The premise of Game Night is relatively simple: a group of die-hard gamers (who indulge mostly in board games) enter a real-life ‘game’ of their own where the stakes are life or death. And hey, it’s a comedy!
Jason Bateman and Rachel McAdams star as Max and Annie, and they are introduced to us in an almost Up-esque montage of two people who meet over common interests, bond, and then host game nights forever. Once the cutesy montage is over, we reach a point in their lives where they are trying to have children, but Max is brutally told by the doctor that his sperm are lazy and tells him that it’s also most likely a by-product of his sibling rivalry with his brother, Brooks (played by Kyle Chandler, whom I discovered in Early Edition which I LOVED). Brooks is constantly living the jet-set life much to the envy of Max, but he returns one day and offers to host the couple’s regular game night at his new swanky digs one day. He hires a company to engage them in a real-life mystery game, but that’s when it all horribly goes wrong. Brooks is taken by real goons and, while the group of six don’t realise it at first, they soon catch on that this is playing for the high stakes, where nothing is really transparent.

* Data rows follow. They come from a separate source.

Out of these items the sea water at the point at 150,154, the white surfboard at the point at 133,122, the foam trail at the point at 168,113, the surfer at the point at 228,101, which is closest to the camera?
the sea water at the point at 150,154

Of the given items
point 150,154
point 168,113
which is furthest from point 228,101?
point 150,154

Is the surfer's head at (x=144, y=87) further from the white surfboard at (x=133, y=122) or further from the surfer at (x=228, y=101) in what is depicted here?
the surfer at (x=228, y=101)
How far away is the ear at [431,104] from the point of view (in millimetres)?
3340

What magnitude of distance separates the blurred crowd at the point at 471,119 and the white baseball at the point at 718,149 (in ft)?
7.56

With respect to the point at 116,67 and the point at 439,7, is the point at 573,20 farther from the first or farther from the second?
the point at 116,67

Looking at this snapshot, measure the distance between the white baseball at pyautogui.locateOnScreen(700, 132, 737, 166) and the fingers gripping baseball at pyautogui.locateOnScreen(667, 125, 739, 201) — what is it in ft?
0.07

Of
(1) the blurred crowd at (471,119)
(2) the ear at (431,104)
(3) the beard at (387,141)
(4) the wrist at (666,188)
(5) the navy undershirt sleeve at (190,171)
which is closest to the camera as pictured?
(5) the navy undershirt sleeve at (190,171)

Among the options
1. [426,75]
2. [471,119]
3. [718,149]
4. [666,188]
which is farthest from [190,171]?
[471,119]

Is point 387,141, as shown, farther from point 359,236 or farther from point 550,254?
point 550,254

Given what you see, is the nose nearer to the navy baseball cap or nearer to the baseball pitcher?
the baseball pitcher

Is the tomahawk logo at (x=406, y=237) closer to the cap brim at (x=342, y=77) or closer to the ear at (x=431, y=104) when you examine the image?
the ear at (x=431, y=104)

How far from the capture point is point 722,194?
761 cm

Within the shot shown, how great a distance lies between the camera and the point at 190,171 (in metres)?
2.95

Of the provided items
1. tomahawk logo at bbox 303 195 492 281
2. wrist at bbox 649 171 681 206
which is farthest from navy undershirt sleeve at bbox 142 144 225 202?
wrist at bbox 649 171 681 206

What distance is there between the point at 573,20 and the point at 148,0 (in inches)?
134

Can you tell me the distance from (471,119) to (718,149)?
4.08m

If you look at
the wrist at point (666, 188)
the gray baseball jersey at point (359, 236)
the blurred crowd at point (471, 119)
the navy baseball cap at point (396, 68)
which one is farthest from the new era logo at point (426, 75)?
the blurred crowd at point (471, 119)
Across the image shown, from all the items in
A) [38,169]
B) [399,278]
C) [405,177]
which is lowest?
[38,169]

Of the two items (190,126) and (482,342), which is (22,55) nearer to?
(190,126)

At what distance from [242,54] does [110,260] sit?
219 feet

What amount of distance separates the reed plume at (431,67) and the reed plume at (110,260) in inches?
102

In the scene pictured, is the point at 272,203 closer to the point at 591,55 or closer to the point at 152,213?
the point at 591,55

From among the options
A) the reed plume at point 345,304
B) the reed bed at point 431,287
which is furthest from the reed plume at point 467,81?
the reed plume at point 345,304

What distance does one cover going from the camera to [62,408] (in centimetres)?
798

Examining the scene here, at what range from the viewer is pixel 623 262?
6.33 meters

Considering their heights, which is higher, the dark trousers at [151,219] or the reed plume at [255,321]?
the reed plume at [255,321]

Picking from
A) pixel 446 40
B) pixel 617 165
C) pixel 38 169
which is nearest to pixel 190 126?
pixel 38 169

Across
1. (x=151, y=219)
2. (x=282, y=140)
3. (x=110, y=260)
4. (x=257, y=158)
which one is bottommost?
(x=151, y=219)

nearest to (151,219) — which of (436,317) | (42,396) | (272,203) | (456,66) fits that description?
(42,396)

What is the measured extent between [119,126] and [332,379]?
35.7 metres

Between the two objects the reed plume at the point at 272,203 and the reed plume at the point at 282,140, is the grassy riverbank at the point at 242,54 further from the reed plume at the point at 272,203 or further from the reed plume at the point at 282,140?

So I said group of six. In addition to Max and Annie, we have Billy Magnussen as Ryan (who is a character that’s slightly blank and seemingly superficial) who, to this game night, brings along Sarah (played by Sharon Horgan), who is pretty different from the usual kind of date he has on hand. The final two are married couple Kevin (Lamorne Morris) and Michelle (Kylie Bunbury). Added to this is the standout performance of Jesse Plemons as Gary, the next-door neighbour of Max and Annie’s, who is their friend Debbie’s ex-husband as well as a cop.
This is a movie with comedic moments, sarcasm, hilarity, and some brilliant deadpan moments. The chemistry between Bateman and McAdams is pretty good, and both their comedic timing is perfectly in tune with each other. Plemons, as I said earlier, steals the show. His character is devoid of any reactions of personality and his blank face and creepy expressions just add to the fun in the movie. And Chandler is great as a rake!
By creating sub-plots for most of the characters, the writers have cleverly pulled off depth and backstory for them, which is nice. There’s a few cool set pieces in the movie, one involving a dog, and the other involving a fairly absurd chase through a huge mansion. The plot isn’t necessarily straightforward though – there are twists and turns, and by the climax scene, it’s almost like the characters are acknowledging that there have been an almost silly number of ‘gotchas!’ – you’ll see what I mean when you see it.
So yes, the story gets absurd at some points. But what works in this movie is that it doesn’t take itself seriously. It’s a game night-themed movie that was presumably set out to entertain audiences, and that’s just what it does.